Belgrad/Priština/Brüssel (dpa/AP) – Die serbische Polizei hat gestern in der serbischen Provinz Kosovo zwei albanische Dörfer abgeriegelt, um die Anreise von albanischen Trauergästen zu verhindern. In den Orten Likosani und Cirez westlich der Provinzhauptstadt Priština sollten zehn von der serbischen Polizei am vergangenen Wochenende getötete Albaner beigesetzt werden. Zum Begräbnis wurden Tausende von Menschen erwartet. Der politische Führer der Kosovo-Albaner, Ibrahim Rugova, erklärte den Dienstag zum „Staatstrauertag“, berichtete die Belgrader Nachrichtenagentur Beta aus Priština.

Bei den Auseinandersetzungen zwischen der serbischen Sonderpolizei und Demonstranten waren am Wochenende im Kosovo nach serbischen Berichten 16 Albaner und vier Polizisten ums Leben gekommen. Albanische Quellen beziffern die Zahl der getöteten Landsleute mit etwa 30. Augenzeugen berichteten über die gezielte Ermordung von Albanern durch die serbische Polizei. Ein westlicher Diplomat in Priština gab die Schilderung von Zeugen eines Polizeieinsatzes im Dorf Cirez wieder. Danach trieben die Einsatzkräfte eine Familie aus ihrem Haus, schlugen die einzelnen Mitglieder und töteten sie. Anderen Berichten zufolge wurde die Familie aus nächster Nähe erschossen. Eine unabhängige Bestätigung dieser Informationen lag nicht vor.
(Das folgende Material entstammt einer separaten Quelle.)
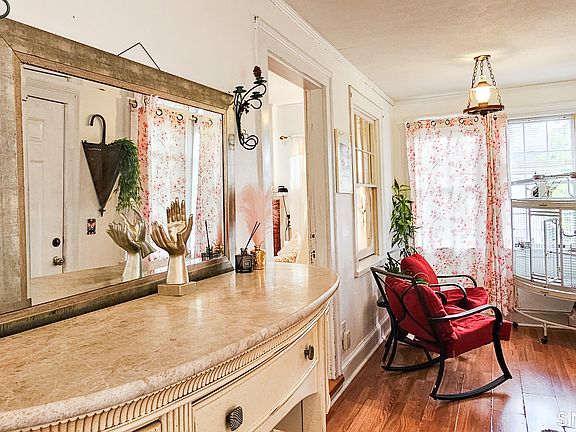 3rd image of 24 White Avenue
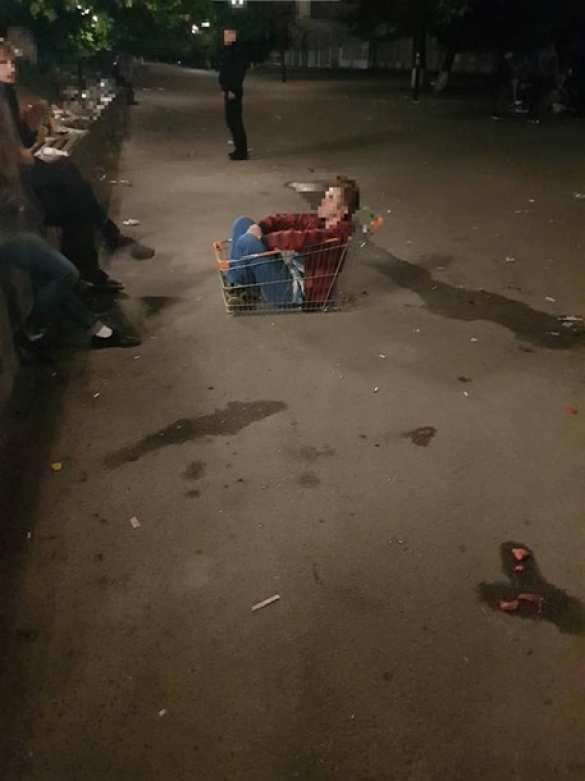 Горы бутылок и краденые тележки из супермаркета: как «посвящали в студенты» в Киеве (ФОТО) | Русская весна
Der Belgrader Rundfunksender B-92 berichtete von sporadischen nächtlichen Schießereien in verschiedenen Teilen Kosovos. Nach Informationen der jugoslawischen Nachrichtenagentur Tanjug erlag gestern ein Serbe im Kosovo seinen Verletzungen, die er bei einem Angriff von Albanern erlitten hatte.

Die Europäische Union verurteilte jegliche Gewalt im Kosovo. In einer Erklärung der britischen Ratspräsidentschaft hieß es, die EU rufe die Behörden in Belgrad und die Führer der albanischen Gemeinschaft im Kosovo erneut auf, den Streit friedlich beizulegen.

EU-Außenkommissar Hans van den Broek sagte bei einem Besuch des jugoslawischen Handelsministers Borislav Vuković, die EU sei äußerst besorgt über die Situation im Kosovo. Er ermahnte den jugoslawischen Bundespräsidenten Slobodan Milošević, einen Dialog mit den Separatisten zur Beilegung des Konflikts aufzunehmen. „Die Gemeinschaft kann nicht untätig zusehen, wenn der Konflikt möglicherweise auf die Nachbarstaaten übergreift.“

Van den Broek stellte klar, daß die EU Forderungen nach Unabhängigkeit nicht unterstütze. Für die berechtigten Anliegen der Demonstranten müsse eine andere, friedliche Lösung gefunden werden. Der britische Außenminister Robin Cook wollte nach Informationen aus Delegationskreisen in Brüssel noch gestern nach Belgrad aufbrechen.

Unterdessen haben die internationalen Friedenstruppen (SFOR) für Bosnien gestern alle Spekulationen über einen möglichen Einsatz im Kosovo zurückgewiesen. „Unser Mandat beschränkt sich auf Bosnien-Herzegowina und Kroatien“, sagte SFOR-Sprecher Louis Garneau in Sarajevo.Die Entwicklung im Kosovo sei auch in den Augen der SFOR-Führung „sehr beunruhigend“. Für eine Analyse der Lage sei jedoch „ausschließlich“ das Nato-Hauptquartier in Brüssel zuständig.